Voters who subscribed to these proposals of the President would not be enticed to join the Republicans only through the contra voice of Senator Morse.

Marquis Childs presents his fifth column in a row on nuclear technology and its control, stressing the May-Johnson bill introduced shortly before V-J Day for the control of the atomic bomb. The bill had been drafted by the War Department and introduced in secrecy because it was believed at the time that the war would still be ongoing during its consideration.

The bill would likely have passed but for protest from the atomic scientists who wanted nuclear technology internationalized rather than under the control of the United States, and specifically the military. The opponents of the bill believed that it would have perpetuated the control of General Leslie Groves over the bomb. It allowed military men to fill civilian posts on the atomic energy commission without loss of rank, the contrary having been the case since the Civil War. The proposed commission would have been directed by the administrator, with the members being only occasional advisers.

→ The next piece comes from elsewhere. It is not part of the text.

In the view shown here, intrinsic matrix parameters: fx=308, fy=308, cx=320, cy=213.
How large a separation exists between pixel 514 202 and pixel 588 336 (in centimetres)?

Dr. Harold Urey, Nobel Prize winner from the University of Chicago, and Dr. Leo Szilard had been the two most effective opponents of the bill.

Just before the recess of Congress for the holidays, Connecticut Senator Brien McMahon had introduced a bill for a different form of control, providing for five full-time members with complete authority over all military and peacetime uses of atomic energy, except when the President believed that military necessity required certain numbers of atomic weapons be provided to the armed forces.